§ **What is asked**
Pick up the memorandum opinion on the time-barred § 2255 motion after its last sentence and keep writing it.

§ **Selected extract**

================================

Opinion
CIVIL 3:23-CV-00186-M-BKCRIMINAL 3:17-CR-00258-M-1
09-27-2024
MEMORANDUM OPINION AND ORDER
BARBARA M. G. LYNN, SENIOR UNITED STATES DISTRICT JUDGE
Before the court are Movant Cesar Contreras-Orosco's pro se motion to vacate, set aside, or correct sentence under 28 U.S.C. § 2255 and the Government's motion to dismiss as time barred. Doc. 10. Upon review, the Government's motion is GRANTED and the § 2255 motion is DISMISSED WITH PREJUDICE as time barred.
I. BACKGROUND
Movant pleaded guilty to Illegal Reentry after Removal and Felon in Possession of a Firearm and was sentenced to concurrent terms of 120 months' imprisonment. Crim. Doc. 55 at 1-3.His conviction was affirmed on direct appeal on January 28, 2020. See United States v. Contreras-Orosco, 791 Fed. App'x 489 (5th Cir. 2020) (per curiam).
All “Crim. Doc.” Citations refer to the related criminal case, United States v. Contreras-Orosco, No. 3:17-cr-00258-M-1. And all “Doc.” Citations refer to this § 2255 case.
On January 24, 2023, Movant filed this motion under 28 U.S.C. § 2255 asserting that subsequent changes in the law, specifically the Supreme Court's decision in Bruen, retroactively render his conviction for Felon in Possession of a Firearm unconstitutional and his motion timely under 28 U.S.C. § 2255(f)(3). Doc. 1. Movant later filed an amended § 2255 motion. Doc. 4.
New York State Rifle & Pistol Ass'n., Inc. v. Bruen, 597 U.S. 1 (2022).
The Government then moved to dismiss, contending § 2255(f)(3) does not reset the one-year statute of limitations period. Doc. 10. Movant has not filed a reply.
After review of all pleadings and the applicable law, the court concludes that Movant's § 2255 motion is barred by the applicable limitations period and should therefore be dismissed.

================================

§ **Data extract**
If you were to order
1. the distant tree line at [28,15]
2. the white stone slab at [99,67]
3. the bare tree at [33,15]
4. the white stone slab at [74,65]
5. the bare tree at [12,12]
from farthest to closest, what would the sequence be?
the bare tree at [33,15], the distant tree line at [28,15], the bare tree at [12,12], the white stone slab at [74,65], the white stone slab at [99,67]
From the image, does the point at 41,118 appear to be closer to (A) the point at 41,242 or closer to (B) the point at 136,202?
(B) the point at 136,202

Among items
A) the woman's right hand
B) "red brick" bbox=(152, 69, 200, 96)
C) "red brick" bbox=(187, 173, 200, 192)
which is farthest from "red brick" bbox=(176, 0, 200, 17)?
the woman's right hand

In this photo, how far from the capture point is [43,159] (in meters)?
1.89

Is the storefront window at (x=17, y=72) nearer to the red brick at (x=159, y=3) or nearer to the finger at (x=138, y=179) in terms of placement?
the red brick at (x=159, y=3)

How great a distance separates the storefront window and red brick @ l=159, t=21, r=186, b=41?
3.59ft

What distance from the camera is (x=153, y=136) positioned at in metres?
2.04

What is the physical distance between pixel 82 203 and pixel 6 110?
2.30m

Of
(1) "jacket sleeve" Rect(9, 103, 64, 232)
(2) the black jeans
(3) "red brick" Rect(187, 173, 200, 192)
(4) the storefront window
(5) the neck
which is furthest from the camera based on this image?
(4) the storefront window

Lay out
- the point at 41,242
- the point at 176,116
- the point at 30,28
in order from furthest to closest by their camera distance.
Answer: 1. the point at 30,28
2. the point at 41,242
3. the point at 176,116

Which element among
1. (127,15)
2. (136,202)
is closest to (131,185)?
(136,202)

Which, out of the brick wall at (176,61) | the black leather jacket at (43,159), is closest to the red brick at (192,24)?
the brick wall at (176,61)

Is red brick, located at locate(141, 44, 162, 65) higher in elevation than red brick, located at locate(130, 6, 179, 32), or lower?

================================

§ **Answer for the task**
II. ANALYSIS
A. The § 2255 Motion is Time Barred
A motion under 28 U.S.C. § 2255 is subject to a one-year limitations period, which begins to run from the latest of the following:
(1) the date on which the judgment of conviction becomes final;
(2) the date on which the impediment to making a motion created by governmental action in violation of the Constitution or laws of the United States is removed, if the movant was prevented from making a motion by such governmental action;
(3) the date on which the right asserted was initially recognized by the Supreme Court, if that right has been newly recognized by the Supreme Court and made retroactively applicable to cases on collateral review; or
(4) the date on which the facts supporting the claim or claims presented could have been discovered through the exercise of due diligence.28 U.S.C. § 2255(f).
Movant does not dispute that his motion is untimely under § 2255(f)(1) because it was filed more than one year after his conviction became final. He relies instead on § 2255(f)(3) to overcome the one-year limitations period. Doc. 4 at 11. Movant maintains that the Supreme Court decision in New York State Rifle & Pistol Ass'n, Inc. v. Bruen, 597 U.S. 1 (2022), created a new rule of constitutional law that applies retroactively for purposes of § 2255(f)(3). Doc. 4 at 11; Doc. 5 at 27.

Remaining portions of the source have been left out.